Mix cream cheese, crab meat, green onions, garlic, soy sauce, fish sauce, Worcestershire sauce, salt, pepper, sesame oil, and cayenne pepper together with a fork until ingredients are blended thoroughly. Cover with plastic wrap and refrigerate until chilled, 1 or 2 hours.

Step 2

Keep wonton wrappers moist by covering with a damp paper towel. Place a small bowl of water nearby on the work surface. With a wet fingertip, moisten surface of wonton. Place 1 1/2 teaspoons of crab filling in center of wonton. Fold 2 opposite corners toward each other over the filling but without touching tips together yet. Fold up the other 2 corners. Working gently from the bottom, squeeze out any air bubbles; pinch together the 4 seams from the bottom up to create a modified pyramid (or "warhead") shape. Place on a dry surface.

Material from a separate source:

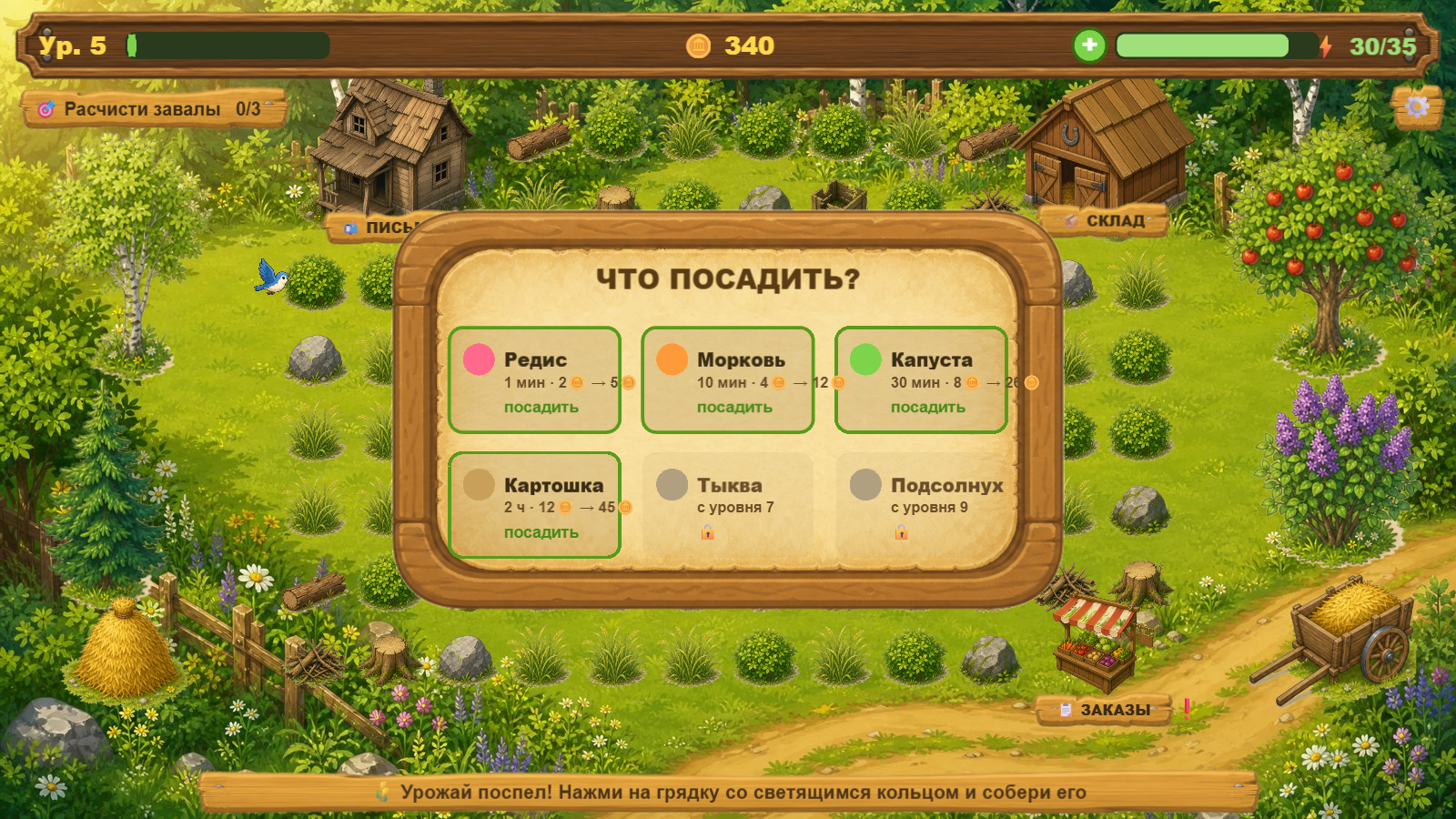 Усадьба деда — screenshot 5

Continue with remaining wontons.

Step 3

Heat oil in deep fryer to 350 degrees F. Fry wontons in batches until golden brown and crispy, gently moving them around in the oil with a strainer to brown each surface, about 3 minutes. Let cool about a minute before eating. Serve with the dipping sauce.

Step 4

Whisk ketchup, rice vinegar, brown sugar, and sriracha sauce together in a bowl for the dipping sauce.